Conformément à l’ordonnance du président du tribunal, Maître K a demandé
à consulter le registre des admissions et des refus. L.c directeur du site, lui a répondu qu’il n’y avait aucun document sur le site et que l’ensemble des documents se trouvait sur le site de Rocquancourt.

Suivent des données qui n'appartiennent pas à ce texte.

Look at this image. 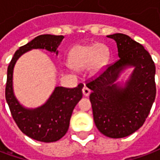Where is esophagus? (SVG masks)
<instances>
[{"mask_svg":"<svg viewBox=\"0 0 160 160\" xmlns=\"http://www.w3.org/2000/svg\"><path fill=\"white\" fill-rule=\"evenodd\" d=\"M82 92H83V95L84 96H86V97H87V96H89V94H90L91 91L89 88H87V87H83V89H82Z\"/></svg>","mask_w":160,"mask_h":160,"instance_id":"34e87169","label":"esophagus"}]
</instances>
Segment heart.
<instances>
[{
  "mask_svg": "<svg viewBox=\"0 0 160 160\" xmlns=\"http://www.w3.org/2000/svg\"><path fill=\"white\" fill-rule=\"evenodd\" d=\"M109 50L102 43L90 45H78L70 52L68 62L75 69H84L90 67L93 72H98L107 62Z\"/></svg>",
  "mask_w": 160,
  "mask_h": 160,
  "instance_id": "heart-1",
  "label": "heart"
}]
</instances>
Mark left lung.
Returning a JSON list of instances; mask_svg holds the SVG:
<instances>
[{"mask_svg": "<svg viewBox=\"0 0 160 160\" xmlns=\"http://www.w3.org/2000/svg\"><path fill=\"white\" fill-rule=\"evenodd\" d=\"M117 42L119 59L107 65L98 76L87 80L92 90L94 122L105 136L122 138L143 125L156 96L155 64L141 43L128 35L116 33L107 36ZM135 69L125 87L114 83L126 66Z\"/></svg>", "mask_w": 160, "mask_h": 160, "instance_id": "left-lung-1", "label": "left lung"}]
</instances>
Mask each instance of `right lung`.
<instances>
[{
  "label": "right lung",
  "mask_w": 160,
  "mask_h": 160,
  "mask_svg": "<svg viewBox=\"0 0 160 160\" xmlns=\"http://www.w3.org/2000/svg\"><path fill=\"white\" fill-rule=\"evenodd\" d=\"M64 38L63 36L44 34L36 37L26 45L21 46L13 55L8 68L5 96L13 120L24 134L42 142H54L63 137L69 127L73 108L82 98L80 83L74 88L57 87L48 101L41 107L28 110L22 107L12 92V71L16 61L26 51L32 49H45L56 52Z\"/></svg>",
  "instance_id": "add662e5"
}]
</instances>
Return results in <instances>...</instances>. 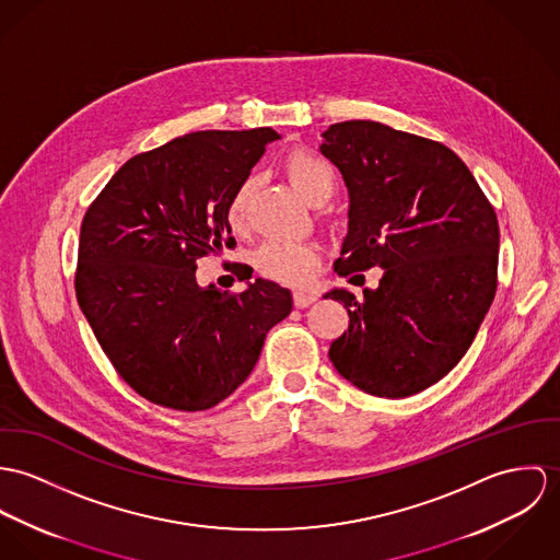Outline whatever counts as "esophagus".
<instances>
[{"mask_svg": "<svg viewBox=\"0 0 560 560\" xmlns=\"http://www.w3.org/2000/svg\"><path fill=\"white\" fill-rule=\"evenodd\" d=\"M315 301H317V294H315L313 290H296V292H294V305H296L299 310L310 307L311 303H315Z\"/></svg>", "mask_w": 560, "mask_h": 560, "instance_id": "esophagus-1", "label": "esophagus"}]
</instances>
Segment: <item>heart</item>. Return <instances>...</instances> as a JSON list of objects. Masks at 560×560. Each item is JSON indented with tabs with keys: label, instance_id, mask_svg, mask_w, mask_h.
Masks as SVG:
<instances>
[{
	"label": "heart",
	"instance_id": "obj_1",
	"mask_svg": "<svg viewBox=\"0 0 560 560\" xmlns=\"http://www.w3.org/2000/svg\"><path fill=\"white\" fill-rule=\"evenodd\" d=\"M285 174L296 192L310 203H324L337 185V174L330 161L307 148H296L285 159ZM253 180L245 178L230 197L228 221L234 230H241L247 219ZM255 268L277 283L303 285L310 281L317 264V249L310 243H266L255 250Z\"/></svg>",
	"mask_w": 560,
	"mask_h": 560
}]
</instances>
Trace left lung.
I'll return each mask as SVG.
<instances>
[{"label":"left lung","instance_id":"left-lung-1","mask_svg":"<svg viewBox=\"0 0 560 560\" xmlns=\"http://www.w3.org/2000/svg\"><path fill=\"white\" fill-rule=\"evenodd\" d=\"M322 137L350 192L335 272L382 268L363 301L339 288L324 294L350 315L328 357L375 397L421 393L462 361L494 301L497 212L444 143L372 120L330 125Z\"/></svg>","mask_w":560,"mask_h":560}]
</instances>
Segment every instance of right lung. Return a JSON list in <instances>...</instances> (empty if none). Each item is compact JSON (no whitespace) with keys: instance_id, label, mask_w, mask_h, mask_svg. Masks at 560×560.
<instances>
[{"instance_id":"right-lung-1","label":"right lung","mask_w":560,"mask_h":560,"mask_svg":"<svg viewBox=\"0 0 560 560\" xmlns=\"http://www.w3.org/2000/svg\"><path fill=\"white\" fill-rule=\"evenodd\" d=\"M275 139L272 128L172 139L126 161L83 217L79 307L116 372L152 404L217 406L292 311L290 290L266 279L241 294L195 279L199 257L234 245L230 197Z\"/></svg>"}]
</instances>
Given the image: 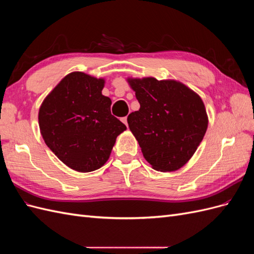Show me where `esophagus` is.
<instances>
[{
  "label": "esophagus",
  "instance_id": "obj_1",
  "mask_svg": "<svg viewBox=\"0 0 254 254\" xmlns=\"http://www.w3.org/2000/svg\"><path fill=\"white\" fill-rule=\"evenodd\" d=\"M122 122L124 123V124L126 125V126H128V123H127V118L125 117V118H122Z\"/></svg>",
  "mask_w": 254,
  "mask_h": 254
}]
</instances>
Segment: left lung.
<instances>
[{
  "instance_id": "left-lung-1",
  "label": "left lung",
  "mask_w": 254,
  "mask_h": 254,
  "mask_svg": "<svg viewBox=\"0 0 254 254\" xmlns=\"http://www.w3.org/2000/svg\"><path fill=\"white\" fill-rule=\"evenodd\" d=\"M140 109L127 118L143 156L160 172L179 170L193 157L207 128L201 97L177 80L128 78Z\"/></svg>"
}]
</instances>
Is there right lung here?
Here are the masks:
<instances>
[{"label":"right lung","instance_id":"add662e5","mask_svg":"<svg viewBox=\"0 0 254 254\" xmlns=\"http://www.w3.org/2000/svg\"><path fill=\"white\" fill-rule=\"evenodd\" d=\"M105 79L82 72L67 74L40 106L39 127L48 147L72 170L89 173L108 161L126 126L111 114L102 94Z\"/></svg>","mask_w":254,"mask_h":254}]
</instances>
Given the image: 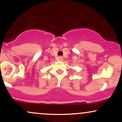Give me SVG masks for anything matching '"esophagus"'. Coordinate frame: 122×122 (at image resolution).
I'll return each mask as SVG.
<instances>
[{
    "label": "esophagus",
    "instance_id": "obj_1",
    "mask_svg": "<svg viewBox=\"0 0 122 122\" xmlns=\"http://www.w3.org/2000/svg\"><path fill=\"white\" fill-rule=\"evenodd\" d=\"M62 60H63V58L62 57H58V61H62Z\"/></svg>",
    "mask_w": 122,
    "mask_h": 122
}]
</instances>
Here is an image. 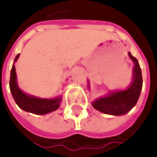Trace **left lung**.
I'll return each mask as SVG.
<instances>
[{"label":"left lung","mask_w":157,"mask_h":157,"mask_svg":"<svg viewBox=\"0 0 157 157\" xmlns=\"http://www.w3.org/2000/svg\"><path fill=\"white\" fill-rule=\"evenodd\" d=\"M130 59L134 62L133 78L126 90L113 91L104 97H100L92 102V105L98 111L110 115L126 114L136 105L142 88V70L138 60L128 52ZM89 83V81H88ZM88 88L90 89L89 84Z\"/></svg>","instance_id":"left-lung-1"}]
</instances>
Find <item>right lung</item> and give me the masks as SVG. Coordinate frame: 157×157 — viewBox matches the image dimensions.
I'll list each match as a JSON object with an SVG mask.
<instances>
[{
	"instance_id": "1",
	"label": "right lung",
	"mask_w": 157,
	"mask_h": 157,
	"mask_svg": "<svg viewBox=\"0 0 157 157\" xmlns=\"http://www.w3.org/2000/svg\"><path fill=\"white\" fill-rule=\"evenodd\" d=\"M19 56L20 54H18L15 57L12 69H11L10 80H9L10 92L12 94L15 103L22 110L29 112V113H32L35 114H38V115H43V114L56 111L60 106L62 96H58L53 99H43V98L36 97L30 94H25L19 88L18 84H17V77H16L15 67V63L17 61Z\"/></svg>"
}]
</instances>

Le 28 janvier 2014, la Direction régionale de l’N, de l’aménagement et du logement (DREAL) a effectué une visite du site de Nonant-le-Pin (pièce n°7), suite à ces constats, pour vérifier la présence ou l’absence de pneumatiques dans les déchets déversés. Les déchets déposés, en provenance exclusive du centre GDE de
Rocquancourt, représentaient 1856 tonnes selon le suivi informatique qui a pu être consulté par l’inspecteur de l’N en présence du responsable du site et de Monsieur C.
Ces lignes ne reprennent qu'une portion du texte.